According to the synthetic process of compound 5, compound I2 as a white solid (0.19 g, 59 %) was obtained by taking 1-((1r,3R,5S,7r)-3,5-dimethyladamantan-1-yl)-3-(2-fluoro-4-((4-(2-(piperidin-4-yl)acetyl)-1,4-diazepan-1-yl)methyl)phenyl)urea 34 (0.3 g, 0.54 mmol) and propionic acid (48 mg, 0.65 mmol) as starting material, compound I2, m.p. 86–89°C. ¹H NMR (400 MHz, CDCl₃): δ (ppm) 8.04–7.99 (m, 1H), 7.10–7.09 (s, 1H), 7.01–6.93 (m, 3H), 5.45–5.41 (m, 1H), 4.65–4.58 (m, 1H), 3.85–3.82 (d, J = 12.56 Hz, 1H), 3.71–3.43(m, 6H), 3.07–3.01 (m, 1H), 2.66 (s, 1H), 2.60–2.56 (m, 4H), 2.35 (q, J = 7.48 Hz, 2H), 2.26–2.14 (m, 4H), 1.85–1.84 (m, 4H), 1.67 (s, 5H), 1.39–1.36 (m, 2H), 1.30–1.27 (m, 3H), 1.16–1.12 (m, 6H), 0.85 (s, 6H). ¹³C NMR (100 MHz, CDCl₃): δ 172.36, 172.32, 171.17, 171.10, 154.26, 154.23, 124.57, 120.86, 120.77, 61.93, 61.59, 55.55, 55.41, 55.07, 52.83, 52.81, 50.67, 48.18, 45.81, 45.76, 42.75, 40.75, 39.56, 39.54, 33.24, 33.21, 32.89, 32.43, 32.05, 30.22, 30.14, 26.65, 26.64, 9.72, 9.68. HRMS (ESI) calcd for C₃₅H₅₃FN₅O₃ [M+H]⁺: 610.4054, found 610.4096.

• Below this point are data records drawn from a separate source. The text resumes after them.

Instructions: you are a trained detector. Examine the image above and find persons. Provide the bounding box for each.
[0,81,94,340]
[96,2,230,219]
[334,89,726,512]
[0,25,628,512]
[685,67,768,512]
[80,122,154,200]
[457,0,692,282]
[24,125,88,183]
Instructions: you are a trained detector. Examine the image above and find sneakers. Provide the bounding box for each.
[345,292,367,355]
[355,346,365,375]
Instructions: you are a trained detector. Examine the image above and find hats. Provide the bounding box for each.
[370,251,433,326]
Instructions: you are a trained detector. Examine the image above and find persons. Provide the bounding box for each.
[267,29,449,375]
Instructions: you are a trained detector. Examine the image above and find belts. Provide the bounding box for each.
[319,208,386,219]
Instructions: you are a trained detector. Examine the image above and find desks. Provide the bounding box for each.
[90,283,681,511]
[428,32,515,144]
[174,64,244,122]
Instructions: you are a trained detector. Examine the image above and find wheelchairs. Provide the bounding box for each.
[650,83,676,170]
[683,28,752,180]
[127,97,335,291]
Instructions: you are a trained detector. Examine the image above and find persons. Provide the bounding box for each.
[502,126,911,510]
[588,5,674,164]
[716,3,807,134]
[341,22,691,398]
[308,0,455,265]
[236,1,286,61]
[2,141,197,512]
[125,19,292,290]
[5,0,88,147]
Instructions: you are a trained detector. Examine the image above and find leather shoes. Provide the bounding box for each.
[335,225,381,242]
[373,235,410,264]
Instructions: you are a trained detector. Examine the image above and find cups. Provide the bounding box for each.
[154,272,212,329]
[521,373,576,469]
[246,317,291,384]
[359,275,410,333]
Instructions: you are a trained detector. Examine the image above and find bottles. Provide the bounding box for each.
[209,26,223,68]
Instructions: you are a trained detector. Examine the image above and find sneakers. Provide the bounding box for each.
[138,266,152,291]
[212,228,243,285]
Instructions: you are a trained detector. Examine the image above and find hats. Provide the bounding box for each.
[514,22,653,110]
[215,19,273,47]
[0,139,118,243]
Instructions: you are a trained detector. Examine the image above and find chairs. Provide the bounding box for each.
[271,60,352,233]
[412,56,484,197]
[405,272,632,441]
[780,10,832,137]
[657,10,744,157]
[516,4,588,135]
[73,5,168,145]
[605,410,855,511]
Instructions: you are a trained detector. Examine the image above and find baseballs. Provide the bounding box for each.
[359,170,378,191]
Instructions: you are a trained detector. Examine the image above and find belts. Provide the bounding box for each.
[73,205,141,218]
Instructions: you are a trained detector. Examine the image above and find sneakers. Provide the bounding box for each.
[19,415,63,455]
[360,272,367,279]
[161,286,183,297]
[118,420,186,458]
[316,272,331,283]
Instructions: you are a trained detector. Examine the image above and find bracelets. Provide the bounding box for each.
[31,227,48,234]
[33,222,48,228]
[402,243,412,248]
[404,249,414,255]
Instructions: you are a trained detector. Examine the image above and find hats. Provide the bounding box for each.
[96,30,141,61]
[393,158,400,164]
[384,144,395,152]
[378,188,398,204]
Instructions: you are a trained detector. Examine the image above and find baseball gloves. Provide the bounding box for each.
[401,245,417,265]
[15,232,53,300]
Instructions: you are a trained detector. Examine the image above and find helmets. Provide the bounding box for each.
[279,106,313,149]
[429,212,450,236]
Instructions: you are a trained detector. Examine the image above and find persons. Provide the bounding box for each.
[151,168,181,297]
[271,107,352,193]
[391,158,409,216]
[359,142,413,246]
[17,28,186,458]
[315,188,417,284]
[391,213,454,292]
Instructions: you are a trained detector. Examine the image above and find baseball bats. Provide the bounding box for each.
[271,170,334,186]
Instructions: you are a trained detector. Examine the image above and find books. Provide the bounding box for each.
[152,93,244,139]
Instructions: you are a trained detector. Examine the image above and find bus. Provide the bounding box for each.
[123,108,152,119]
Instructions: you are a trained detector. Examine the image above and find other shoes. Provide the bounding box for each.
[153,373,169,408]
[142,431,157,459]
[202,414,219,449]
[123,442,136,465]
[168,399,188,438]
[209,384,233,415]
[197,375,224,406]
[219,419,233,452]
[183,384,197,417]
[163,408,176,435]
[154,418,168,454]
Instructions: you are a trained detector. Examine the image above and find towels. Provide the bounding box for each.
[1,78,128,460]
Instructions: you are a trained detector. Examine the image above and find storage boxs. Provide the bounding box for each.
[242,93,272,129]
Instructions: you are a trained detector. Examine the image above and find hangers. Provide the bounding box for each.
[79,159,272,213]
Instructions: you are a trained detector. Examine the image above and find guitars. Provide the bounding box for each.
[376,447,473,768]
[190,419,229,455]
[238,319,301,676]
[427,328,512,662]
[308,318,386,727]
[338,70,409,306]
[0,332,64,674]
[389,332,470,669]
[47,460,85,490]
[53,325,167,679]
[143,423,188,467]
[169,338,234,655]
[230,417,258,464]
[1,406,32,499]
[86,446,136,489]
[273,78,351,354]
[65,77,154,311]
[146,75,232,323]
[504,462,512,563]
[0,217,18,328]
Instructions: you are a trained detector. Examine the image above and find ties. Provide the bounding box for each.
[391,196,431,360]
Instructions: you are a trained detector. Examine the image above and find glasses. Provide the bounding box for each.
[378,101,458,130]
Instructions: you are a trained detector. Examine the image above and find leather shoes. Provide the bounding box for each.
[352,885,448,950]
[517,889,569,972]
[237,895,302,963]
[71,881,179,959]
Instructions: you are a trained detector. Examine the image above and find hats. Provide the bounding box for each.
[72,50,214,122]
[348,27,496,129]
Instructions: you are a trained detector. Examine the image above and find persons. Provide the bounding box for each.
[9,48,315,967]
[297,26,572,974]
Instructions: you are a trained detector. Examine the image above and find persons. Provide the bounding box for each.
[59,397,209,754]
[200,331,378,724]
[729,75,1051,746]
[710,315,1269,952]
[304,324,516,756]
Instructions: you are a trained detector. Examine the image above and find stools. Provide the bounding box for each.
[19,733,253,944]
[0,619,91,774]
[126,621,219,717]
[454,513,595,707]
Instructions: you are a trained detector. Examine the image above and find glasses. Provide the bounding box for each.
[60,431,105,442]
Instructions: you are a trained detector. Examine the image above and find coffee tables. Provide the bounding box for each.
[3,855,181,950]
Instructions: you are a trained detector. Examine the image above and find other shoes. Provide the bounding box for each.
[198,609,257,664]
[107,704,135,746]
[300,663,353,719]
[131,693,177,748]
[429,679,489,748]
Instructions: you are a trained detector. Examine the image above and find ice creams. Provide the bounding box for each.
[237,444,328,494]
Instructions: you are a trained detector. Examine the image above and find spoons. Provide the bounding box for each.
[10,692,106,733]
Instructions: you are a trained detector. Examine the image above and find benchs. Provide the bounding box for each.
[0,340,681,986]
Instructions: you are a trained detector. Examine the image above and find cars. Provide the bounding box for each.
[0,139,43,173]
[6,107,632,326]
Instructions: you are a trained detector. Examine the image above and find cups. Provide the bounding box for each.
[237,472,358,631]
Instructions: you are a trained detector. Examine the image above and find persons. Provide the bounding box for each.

1-((1r,3R,5S,7r)-3,5-Dimethyladamantan-1-yl)-3-(2-fluoro-4-((4-(2-(1-(2-methyl butanoyl)piperidin-4-yl)acetyl)-1,4-diazepan-1-yl)methyl)phenyl)urea (I3).

According to the synthetic process of compound 5, compound I3 as a white solid (0.19 g, 57 %) was obtained by taking 1-((1r,3R,5S,7r)-3,5-dimethyladamantan-1-yl)-3-(2-fluoro-4-((4-(2-(piperidin-4-yl)acetyl)-1,4-diazepan-1-yl)methyl)phenyl)urea 34 (0.3 g, 0.54 mmol) and 2-methylbutanoic acid (66 mg, 0.65 mmol) as starting material, compound I3, m.p. 96–100°C. ¹H NMR (400 MHz, CDCl₃): δ (ppm) 7.99 (t, J = 8.36 Hz, 1H), 7.17 (d, J = 7.48 Hz, 1H), 7.06 (s, 1H), 6.99 (s, 1H), 6.96–6.93 (m, 1H), 5.50–5.48 (m, 1H), 4.68–4.61 (m, 1H), 3.97–3.83 (d, J = 12.76 Hz, 1H), 3.75–3.44 (m, 6H), 3.08–3.02 (m, 1H), 2.65–2.55 (m, 6H), 2.27–2.14 (m, 4H), 1.84 (s, 5H), 1.66 (s, 5H), 1.39–1.36 (m, 3H), 1.30–1.26 (m, 3H), 1.16–1.14 (m, 2H), 1.11–1.08 (m, 4H), 0.89–0.87 (m, 3H), 0.84 (s, 6H). ¹³C NMR (100 MHz, CDCl₃): δ 175.04, 171.22, 171.14, 154.31, 154.31, 124.56, 121.00, 120.87, 114.94, 114.75, 61.91, 61.59, 55.53, 55.43, 52.81, 52.78, 50.68, 48.20, 47.17, 45.81, 45.35, 44.49, 42.76, 42.18, 40.74, 39.56, 36.95, 33.37, 33.27, 30.22, 30.13, 28.46, 27.51, 27.06, 17.39, 17.20, 12.01, 11.91. HRMS (ESI) calcd for C₃₇H₅₇FN₅O₃ [M+H]⁺: 638.4367, found 638.4437.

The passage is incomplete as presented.